Spatial relation data:

########

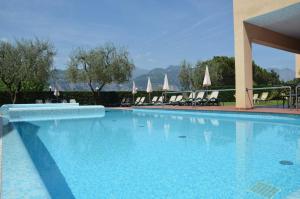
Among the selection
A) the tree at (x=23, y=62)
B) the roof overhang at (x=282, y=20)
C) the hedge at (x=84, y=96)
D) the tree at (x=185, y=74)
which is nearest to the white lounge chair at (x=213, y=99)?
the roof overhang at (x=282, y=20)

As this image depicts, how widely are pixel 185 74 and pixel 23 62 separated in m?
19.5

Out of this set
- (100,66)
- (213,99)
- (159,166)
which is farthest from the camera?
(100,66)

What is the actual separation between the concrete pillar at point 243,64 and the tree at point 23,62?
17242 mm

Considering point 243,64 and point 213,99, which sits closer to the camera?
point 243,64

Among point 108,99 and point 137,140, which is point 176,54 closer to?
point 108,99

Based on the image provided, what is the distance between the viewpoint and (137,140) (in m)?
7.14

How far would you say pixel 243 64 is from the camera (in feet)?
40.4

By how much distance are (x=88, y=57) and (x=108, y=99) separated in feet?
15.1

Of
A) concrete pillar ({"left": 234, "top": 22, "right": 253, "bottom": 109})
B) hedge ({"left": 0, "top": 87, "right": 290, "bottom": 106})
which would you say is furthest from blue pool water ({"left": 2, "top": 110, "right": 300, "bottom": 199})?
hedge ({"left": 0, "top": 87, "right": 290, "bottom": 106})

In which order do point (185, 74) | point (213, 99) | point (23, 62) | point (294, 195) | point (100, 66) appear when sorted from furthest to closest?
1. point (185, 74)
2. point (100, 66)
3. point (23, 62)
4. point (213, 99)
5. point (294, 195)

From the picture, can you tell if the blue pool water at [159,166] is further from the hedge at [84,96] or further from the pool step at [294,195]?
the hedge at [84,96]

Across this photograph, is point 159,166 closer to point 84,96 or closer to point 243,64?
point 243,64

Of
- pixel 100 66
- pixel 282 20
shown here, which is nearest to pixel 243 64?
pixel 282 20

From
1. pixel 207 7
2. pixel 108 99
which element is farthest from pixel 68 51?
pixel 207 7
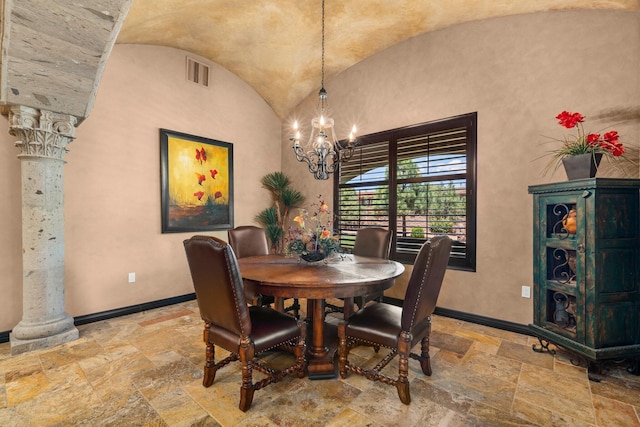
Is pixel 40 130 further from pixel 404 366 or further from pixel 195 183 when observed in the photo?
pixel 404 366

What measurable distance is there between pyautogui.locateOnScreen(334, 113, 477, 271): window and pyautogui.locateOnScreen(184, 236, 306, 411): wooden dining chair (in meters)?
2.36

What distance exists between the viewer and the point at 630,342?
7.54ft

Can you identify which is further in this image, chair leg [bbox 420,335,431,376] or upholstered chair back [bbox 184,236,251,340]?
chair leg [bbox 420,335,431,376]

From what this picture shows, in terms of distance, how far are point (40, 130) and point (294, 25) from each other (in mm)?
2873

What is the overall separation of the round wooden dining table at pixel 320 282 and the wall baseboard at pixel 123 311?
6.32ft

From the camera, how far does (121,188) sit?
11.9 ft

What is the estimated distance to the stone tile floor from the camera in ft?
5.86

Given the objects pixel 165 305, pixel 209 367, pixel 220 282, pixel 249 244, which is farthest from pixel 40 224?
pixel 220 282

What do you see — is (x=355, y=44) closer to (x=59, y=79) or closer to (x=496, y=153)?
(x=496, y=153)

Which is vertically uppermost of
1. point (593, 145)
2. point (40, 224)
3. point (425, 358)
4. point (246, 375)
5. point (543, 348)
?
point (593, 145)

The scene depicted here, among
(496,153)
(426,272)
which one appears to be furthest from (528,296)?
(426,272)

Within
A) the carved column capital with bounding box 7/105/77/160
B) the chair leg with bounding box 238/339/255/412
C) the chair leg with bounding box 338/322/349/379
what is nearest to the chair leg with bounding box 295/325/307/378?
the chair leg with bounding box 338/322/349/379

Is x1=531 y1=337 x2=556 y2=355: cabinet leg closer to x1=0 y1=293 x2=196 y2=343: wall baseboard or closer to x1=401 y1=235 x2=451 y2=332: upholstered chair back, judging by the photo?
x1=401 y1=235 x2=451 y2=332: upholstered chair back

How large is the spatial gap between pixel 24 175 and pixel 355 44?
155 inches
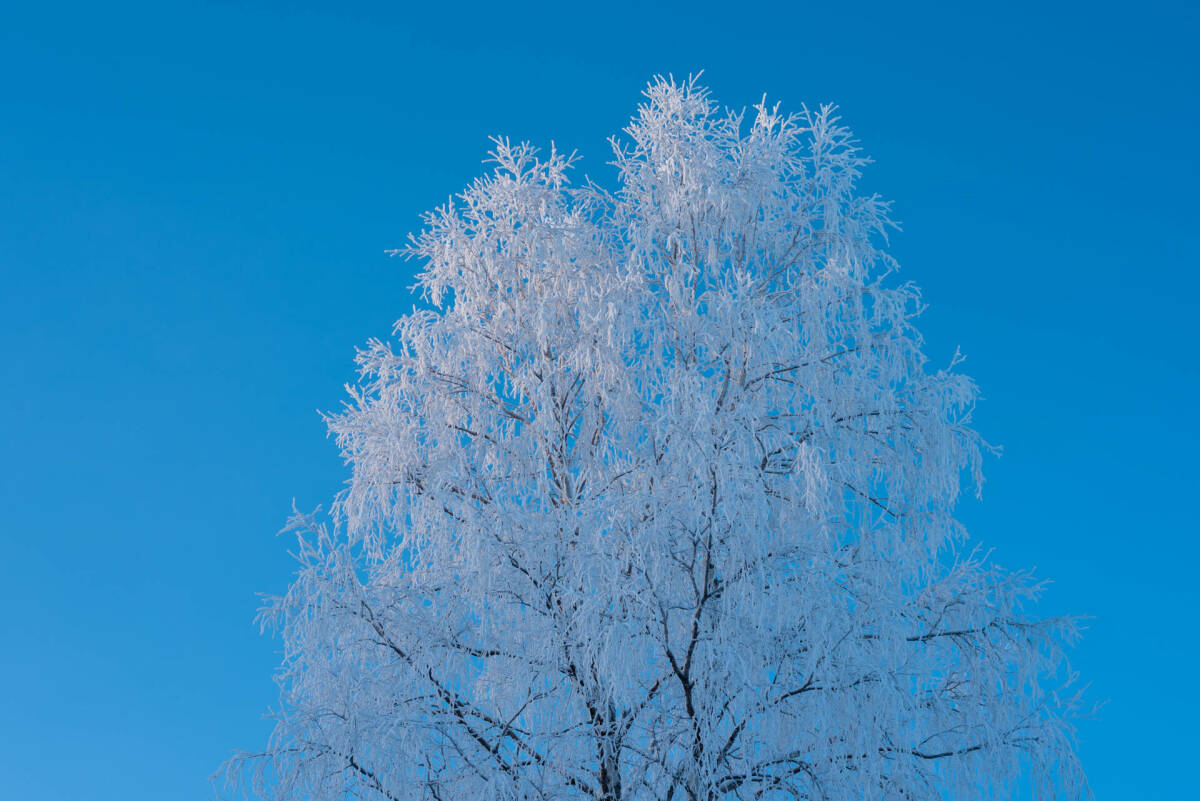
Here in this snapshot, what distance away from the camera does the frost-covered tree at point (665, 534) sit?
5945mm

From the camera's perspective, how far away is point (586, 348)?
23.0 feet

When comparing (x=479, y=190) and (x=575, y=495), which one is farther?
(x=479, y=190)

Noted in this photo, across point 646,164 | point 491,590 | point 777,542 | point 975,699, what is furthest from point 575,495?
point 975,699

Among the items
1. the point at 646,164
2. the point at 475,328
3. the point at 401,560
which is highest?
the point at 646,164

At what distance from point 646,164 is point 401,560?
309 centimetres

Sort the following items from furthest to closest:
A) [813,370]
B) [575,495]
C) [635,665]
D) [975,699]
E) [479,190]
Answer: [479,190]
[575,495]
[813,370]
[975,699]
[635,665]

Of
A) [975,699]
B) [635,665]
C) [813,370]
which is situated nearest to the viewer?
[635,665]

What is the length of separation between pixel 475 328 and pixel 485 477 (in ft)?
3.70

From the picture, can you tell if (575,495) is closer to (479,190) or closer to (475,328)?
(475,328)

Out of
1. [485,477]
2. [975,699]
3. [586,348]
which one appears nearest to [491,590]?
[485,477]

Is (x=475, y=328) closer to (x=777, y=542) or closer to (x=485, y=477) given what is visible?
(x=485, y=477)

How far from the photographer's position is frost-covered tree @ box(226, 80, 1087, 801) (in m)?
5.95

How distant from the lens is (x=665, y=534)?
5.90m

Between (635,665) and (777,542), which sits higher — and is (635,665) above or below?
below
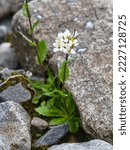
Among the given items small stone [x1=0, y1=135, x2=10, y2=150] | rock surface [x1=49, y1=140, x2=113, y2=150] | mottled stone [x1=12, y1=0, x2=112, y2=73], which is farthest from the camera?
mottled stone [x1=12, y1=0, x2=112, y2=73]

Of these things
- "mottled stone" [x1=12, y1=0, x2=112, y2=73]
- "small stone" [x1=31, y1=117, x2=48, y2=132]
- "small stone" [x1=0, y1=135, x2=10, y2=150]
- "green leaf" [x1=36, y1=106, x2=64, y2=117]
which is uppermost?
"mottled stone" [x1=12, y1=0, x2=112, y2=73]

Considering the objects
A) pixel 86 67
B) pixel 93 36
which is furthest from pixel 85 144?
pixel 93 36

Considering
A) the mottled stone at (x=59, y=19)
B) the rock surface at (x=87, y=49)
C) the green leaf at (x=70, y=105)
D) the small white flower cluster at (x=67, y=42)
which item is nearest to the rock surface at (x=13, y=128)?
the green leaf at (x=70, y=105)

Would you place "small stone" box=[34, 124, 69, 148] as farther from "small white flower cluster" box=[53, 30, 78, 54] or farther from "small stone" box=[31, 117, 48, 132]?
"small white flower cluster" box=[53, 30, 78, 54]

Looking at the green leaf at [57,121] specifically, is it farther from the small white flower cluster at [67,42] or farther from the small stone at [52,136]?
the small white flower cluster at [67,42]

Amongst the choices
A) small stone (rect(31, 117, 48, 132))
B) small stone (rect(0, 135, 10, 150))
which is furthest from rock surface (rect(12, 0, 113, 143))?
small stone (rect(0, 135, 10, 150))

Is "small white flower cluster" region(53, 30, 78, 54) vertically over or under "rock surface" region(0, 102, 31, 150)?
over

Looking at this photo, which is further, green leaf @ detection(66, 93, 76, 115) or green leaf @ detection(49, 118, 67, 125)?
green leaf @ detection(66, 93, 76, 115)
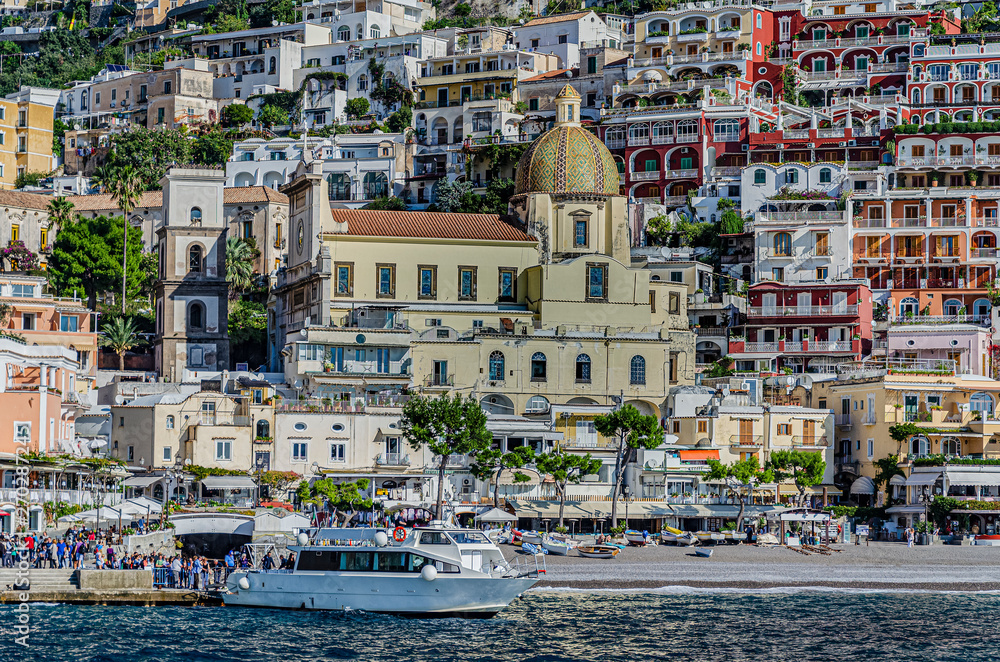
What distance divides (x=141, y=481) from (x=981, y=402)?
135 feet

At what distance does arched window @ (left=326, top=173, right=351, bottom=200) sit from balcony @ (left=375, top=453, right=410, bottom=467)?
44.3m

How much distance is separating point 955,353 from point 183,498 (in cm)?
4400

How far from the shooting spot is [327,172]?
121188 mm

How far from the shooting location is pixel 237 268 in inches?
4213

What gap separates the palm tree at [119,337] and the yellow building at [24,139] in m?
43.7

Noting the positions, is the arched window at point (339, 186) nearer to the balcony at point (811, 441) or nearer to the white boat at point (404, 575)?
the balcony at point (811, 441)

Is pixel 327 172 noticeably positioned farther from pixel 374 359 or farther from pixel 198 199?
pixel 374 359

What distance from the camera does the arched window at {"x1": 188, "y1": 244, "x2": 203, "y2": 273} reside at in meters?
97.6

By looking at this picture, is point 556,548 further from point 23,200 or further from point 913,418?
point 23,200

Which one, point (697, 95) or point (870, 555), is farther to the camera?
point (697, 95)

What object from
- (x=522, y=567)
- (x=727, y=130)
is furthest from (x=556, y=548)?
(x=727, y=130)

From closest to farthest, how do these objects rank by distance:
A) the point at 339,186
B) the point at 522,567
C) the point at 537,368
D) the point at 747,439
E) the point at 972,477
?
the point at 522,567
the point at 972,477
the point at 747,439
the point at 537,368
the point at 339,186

########

## WHAT THE EXERCISE ASKS
Set down nothing but the lines from the one with "What distance from the" through the end of the records, keeping each line exactly as written and including both ends.

## EXERCISE RESULT
What distance from the camera does the arched window at {"x1": 188, "y1": 244, "x2": 203, "y2": 273} reside at in meters?
97.6

By looking at this picture, is point 556,548 further from point 23,200 or further from point 913,418?
point 23,200

Which one, point (697, 95) or point (870, 555), is farther to the camera?
point (697, 95)

What object from
- (x=522, y=567)
- (x=727, y=130)
is furthest from (x=556, y=548)?
(x=727, y=130)

From closest to farthest, how do these objects rank by distance:
A) the point at 339,186
B) the point at 522,567
C) the point at 537,368
D) the point at 747,439
E) the point at 972,477
?
the point at 522,567
the point at 972,477
the point at 747,439
the point at 537,368
the point at 339,186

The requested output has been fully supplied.